Huaxia, as a colonizing force, deliberately instills a sense of national pride in its citizens to ensure that they stay focused on the task of fighting the Hunduns. This can be seen in how the Chrysalis battles are broadcast as sports-like entertainment, with the pilots having ranking scores like sports teams. It also echoes the ancient Roman concept of “panem et circenses” (“bread and circuses”), which posits that if those in power can keep the populace fed and entertained, then they can do what they please with the structure of society itself because the masses who might otherwise revolt will be content to eat well and gawp at the spectacle provided to amuse them.
“My deep-rooted notion of the pilot system rises to resist the idea—boys go in the yang seat, girls go in the yin seat—but why does that have to be the way things work?

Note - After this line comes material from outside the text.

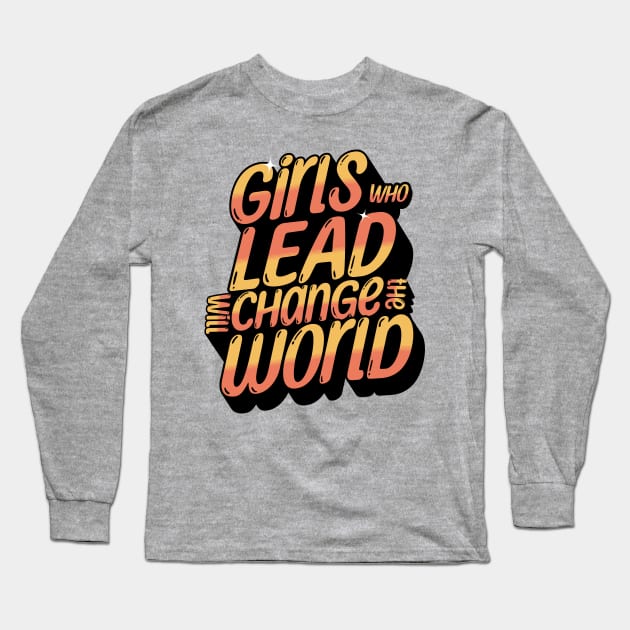 Girl who lead will change the world Long Sleeve T-Shirt by Horisondesignz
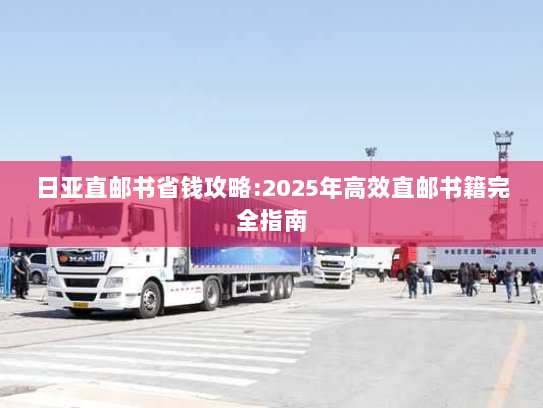 日亚直邮书省钱攻略:2025年高效直邮书籍完全指南 日亚直邮书省钱攻略:2025年高效直邮书籍完全指南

Why would the army have felt compelled to install an artificial difference to the seats if there were any inherent ones? It’s all an illusion. Another arbitrary, made-up illusion.”
Zetian, despite all of her rebellion, still struggles with the very idea of claiming the “male” seat of the Chrysalis, and her cognitive dissonance on this point—despite all that she has survived and overcome—truly brings home the extent to which she has been indoctrinated by the ingrained gender roles of Huaxia. Even at the height of the novel’s climactic action, her hesitation illustrates that defying cultural norms is an incredibly difficult undertaking.
“It’s just a change of seat, yet everything feels different. For a moment, I feel distinctly male, or what it’s supposed to mean to be male. But it doesn’t matter. Male, female, it doesn’t matter when piloting.”
Zetian’s detachment from her female nature leads her to momentarily inhabit what she has been taught is the epitome of being male: dominating others and claiming the seat of power. As she takes control of the Yellow Dragon, she decides that both of these terms are ultimately meaningless to her, and she is thus free to pursue her own personal goals.
“‘You know gender has nothing to do with spirit strength, because I exist.’ […] I pop open the Dragon’s cockpit, showing all of Huaxia the arrangement inside. Me in the yang seat, subjugating a boy who is clearly Emperor Qin Zheng.”
Zetian has repeatedly stressed that her existence is proof enough that the gender roles of Huaxia are restrictive and artificial. By revealing the seating arrangement with Qin Zheng, she practically demonstrates their artificiality. If the Yellow Dragon, the most powerful Chrysalis, can be piloted by a woman, then it stands to reason that the seating arrangement itself—and by extension, the “weakness” of women in relation to men—is in fact an artificial construct.
“I’ve been told endless lies since I was born. That I was not kind enough, considerate enough, humble enough, honorable enough, pretty enough, pleasing enough. And that if I failed to meet the needs of those around me, I did not deserve to live. […] This world does not deserve my respect. It is not worthy of my kindness or compassion.”
Zetian’s experience of being treated as a girl is one of inadequacy. She has never been made to feel like she was enough in any regard. After enduring the betrayal of Xiuying and losing the potential to trust others, Zetian commits fully to a vengeful, villain-like path forward in her quest to free herself and other women.